Abstract 12933: A Genome-Wide Association Analysis to Identify Genomic Modulators of Rate Control Therapy in Patients with Atrial Fibrillation
Introduction: Atrial fibrillation (AF) is the most common arrhythmia requiring drug therapy, yet the response in an individual is highly variable. Rate control therapy is considered as first choice in many patients, especially those at a higher risk of AF recurrence or adverse effects related to antiarrhythmic drugs. The goal of this study was to conduct a genome wide association study (GWAS) comparing AF patients who responded effectively and ineffectively to ventricular rate control therapy.
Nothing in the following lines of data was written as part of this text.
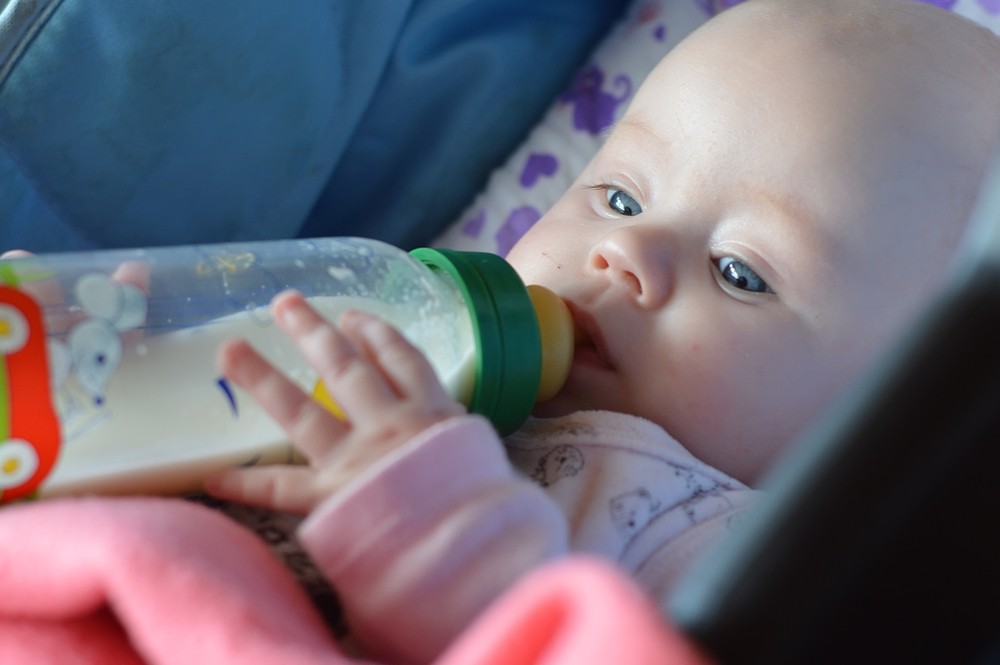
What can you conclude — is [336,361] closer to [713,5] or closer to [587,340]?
[587,340]

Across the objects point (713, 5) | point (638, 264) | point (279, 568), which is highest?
point (713, 5)

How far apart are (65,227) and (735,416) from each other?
777mm

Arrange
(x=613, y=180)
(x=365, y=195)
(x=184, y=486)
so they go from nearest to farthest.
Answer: (x=184, y=486) < (x=613, y=180) < (x=365, y=195)

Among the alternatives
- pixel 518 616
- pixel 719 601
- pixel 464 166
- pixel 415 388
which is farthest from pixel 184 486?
pixel 464 166

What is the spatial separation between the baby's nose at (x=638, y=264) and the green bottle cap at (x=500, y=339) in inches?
4.5

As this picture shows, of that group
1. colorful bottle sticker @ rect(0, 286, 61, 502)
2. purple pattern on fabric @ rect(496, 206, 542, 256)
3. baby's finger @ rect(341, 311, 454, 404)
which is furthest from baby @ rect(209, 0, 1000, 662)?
purple pattern on fabric @ rect(496, 206, 542, 256)

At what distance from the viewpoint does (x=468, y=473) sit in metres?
0.73

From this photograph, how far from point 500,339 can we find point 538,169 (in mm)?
749

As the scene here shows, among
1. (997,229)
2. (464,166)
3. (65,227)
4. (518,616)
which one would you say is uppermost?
(997,229)

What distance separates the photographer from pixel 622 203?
1.17 metres

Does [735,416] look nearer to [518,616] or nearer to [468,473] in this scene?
[468,473]

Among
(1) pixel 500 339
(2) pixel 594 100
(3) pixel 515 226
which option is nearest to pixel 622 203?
(1) pixel 500 339

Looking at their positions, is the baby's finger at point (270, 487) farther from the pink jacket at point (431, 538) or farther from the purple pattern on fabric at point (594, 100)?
the purple pattern on fabric at point (594, 100)

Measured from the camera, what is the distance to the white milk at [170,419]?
0.79m
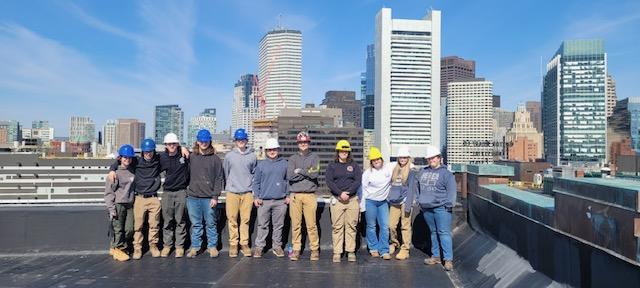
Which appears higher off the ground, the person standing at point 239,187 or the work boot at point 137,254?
the person standing at point 239,187

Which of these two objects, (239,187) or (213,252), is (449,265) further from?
(213,252)

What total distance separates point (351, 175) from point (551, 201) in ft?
8.41

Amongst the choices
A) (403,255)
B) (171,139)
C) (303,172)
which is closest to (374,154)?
(303,172)

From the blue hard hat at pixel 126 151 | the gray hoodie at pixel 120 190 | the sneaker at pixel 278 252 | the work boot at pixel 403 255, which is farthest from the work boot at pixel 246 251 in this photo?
the work boot at pixel 403 255

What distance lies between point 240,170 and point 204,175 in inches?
19.4

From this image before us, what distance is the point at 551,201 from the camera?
4.73 meters

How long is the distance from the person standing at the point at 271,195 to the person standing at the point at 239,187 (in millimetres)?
129

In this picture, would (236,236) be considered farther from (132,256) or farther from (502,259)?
(502,259)

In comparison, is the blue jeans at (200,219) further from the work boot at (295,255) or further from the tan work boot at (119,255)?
the work boot at (295,255)

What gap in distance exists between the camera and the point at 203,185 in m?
6.70

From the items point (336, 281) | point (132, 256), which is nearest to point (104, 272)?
point (132, 256)

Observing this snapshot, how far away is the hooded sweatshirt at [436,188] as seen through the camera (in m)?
6.09

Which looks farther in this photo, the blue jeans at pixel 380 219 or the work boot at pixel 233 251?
the work boot at pixel 233 251

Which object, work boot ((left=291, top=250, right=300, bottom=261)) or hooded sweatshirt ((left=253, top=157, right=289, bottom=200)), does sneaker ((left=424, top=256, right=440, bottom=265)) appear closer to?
work boot ((left=291, top=250, right=300, bottom=261))
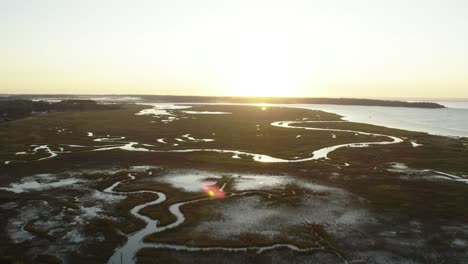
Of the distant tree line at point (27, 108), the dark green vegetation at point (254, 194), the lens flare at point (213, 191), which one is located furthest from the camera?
the distant tree line at point (27, 108)

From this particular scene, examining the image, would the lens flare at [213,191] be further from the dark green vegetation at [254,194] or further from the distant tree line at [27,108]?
the distant tree line at [27,108]

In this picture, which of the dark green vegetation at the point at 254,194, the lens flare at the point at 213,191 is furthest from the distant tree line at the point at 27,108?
the lens flare at the point at 213,191

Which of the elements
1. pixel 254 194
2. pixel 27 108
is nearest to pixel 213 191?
pixel 254 194

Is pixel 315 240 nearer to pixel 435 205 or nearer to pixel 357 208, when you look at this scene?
pixel 357 208

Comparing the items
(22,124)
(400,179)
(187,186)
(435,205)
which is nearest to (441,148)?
(400,179)

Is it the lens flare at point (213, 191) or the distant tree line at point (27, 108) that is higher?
the distant tree line at point (27, 108)
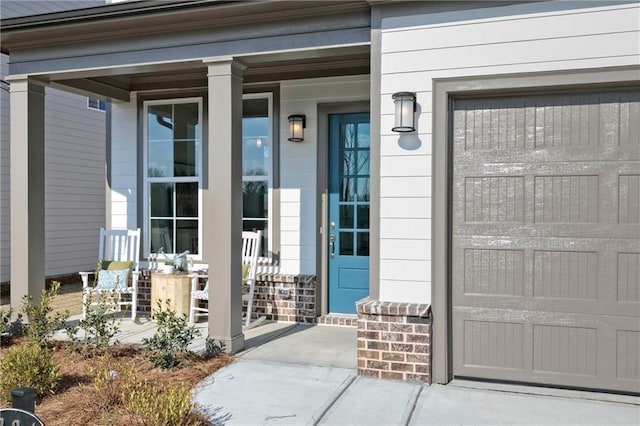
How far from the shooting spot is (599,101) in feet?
12.1

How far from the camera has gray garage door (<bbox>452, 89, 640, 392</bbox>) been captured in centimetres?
362

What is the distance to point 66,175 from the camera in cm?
956

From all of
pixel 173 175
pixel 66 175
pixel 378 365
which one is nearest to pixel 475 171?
pixel 378 365

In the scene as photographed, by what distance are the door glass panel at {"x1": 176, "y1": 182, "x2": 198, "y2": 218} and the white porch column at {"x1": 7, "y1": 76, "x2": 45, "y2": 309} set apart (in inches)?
63.5

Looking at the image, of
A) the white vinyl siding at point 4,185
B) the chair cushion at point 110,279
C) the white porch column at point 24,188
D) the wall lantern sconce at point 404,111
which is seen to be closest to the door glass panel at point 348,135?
the wall lantern sconce at point 404,111

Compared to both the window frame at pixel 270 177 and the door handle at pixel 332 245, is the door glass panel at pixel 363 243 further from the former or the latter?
the window frame at pixel 270 177

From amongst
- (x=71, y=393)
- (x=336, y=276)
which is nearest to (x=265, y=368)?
(x=71, y=393)

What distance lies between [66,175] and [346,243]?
6342 mm

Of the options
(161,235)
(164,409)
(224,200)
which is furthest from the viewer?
(161,235)

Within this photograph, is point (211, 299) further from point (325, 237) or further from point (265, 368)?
point (325, 237)

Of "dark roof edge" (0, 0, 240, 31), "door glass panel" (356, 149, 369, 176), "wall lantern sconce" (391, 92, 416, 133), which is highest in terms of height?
"dark roof edge" (0, 0, 240, 31)

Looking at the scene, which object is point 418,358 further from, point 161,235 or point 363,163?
point 161,235

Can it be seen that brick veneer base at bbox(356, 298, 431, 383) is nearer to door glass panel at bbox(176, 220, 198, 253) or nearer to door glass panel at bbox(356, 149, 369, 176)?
door glass panel at bbox(356, 149, 369, 176)

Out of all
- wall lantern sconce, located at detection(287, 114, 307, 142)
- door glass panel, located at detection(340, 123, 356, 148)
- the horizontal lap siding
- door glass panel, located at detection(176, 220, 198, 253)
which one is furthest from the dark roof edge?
the horizontal lap siding
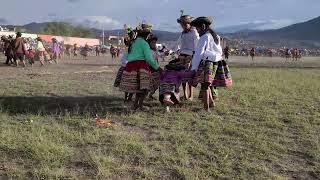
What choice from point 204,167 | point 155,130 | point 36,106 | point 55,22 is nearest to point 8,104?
point 36,106

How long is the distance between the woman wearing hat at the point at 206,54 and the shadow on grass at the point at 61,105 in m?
1.43

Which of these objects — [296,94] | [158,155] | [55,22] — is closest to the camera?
[158,155]

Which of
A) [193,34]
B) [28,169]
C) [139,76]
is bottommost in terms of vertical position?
[28,169]

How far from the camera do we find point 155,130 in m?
8.26

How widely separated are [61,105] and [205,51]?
→ 2.89m

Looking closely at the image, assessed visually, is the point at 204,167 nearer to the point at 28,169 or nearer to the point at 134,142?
the point at 134,142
Methods: DNA was isolated and genotyped using Illumina 610 Quad, from 287 patients (95 cases and 192 controls) enrolled in the Vanderbilt AF Registry. Cases were defined as those patients whose ventricular rates were not adequately controlled with ≥3 atrio-ventricular (AV) nodal drugs necessitating AV nodal ablation and pacemaker implantation. Controls were defined as those patients in whom the ventricular rates met the AFFIRM rate control efficacy criteria with ≤ 2 AV nodal blocking agents. All patients were of European descent and logistic regression analysis was performed with an additive model.
Results: A total of 554,041 single nucleotide polymorphisms (SNPs) with minor allele frequency >0.01 and call rate of >95% were available for analysis. Genotype association with failure to respond to ≥3 AV nodal blockers was assessed after correction for age and sex. Loci with multiple SNPs at/near genome-wide significance (Figure) within 3 genes (MYO7A [chromosome 11] P=5.29x10-6, SOX5 [chromosome 12] P=5.48x10-6, LANCL2 [chromosome 7] P=2.87x10-5) were identified.
Conclusions: This study identified multiple SNPs at/near genome-wide significance and a replication cohort will be necessary to validate the findings. Identification of genomic predictors of response to rate control therapy in patients with AF will identify new genes modulating AV nodal conduction and also support new drug development for the management of patients with this morbid condition.
- © 2011 by American Heart Association, Inc.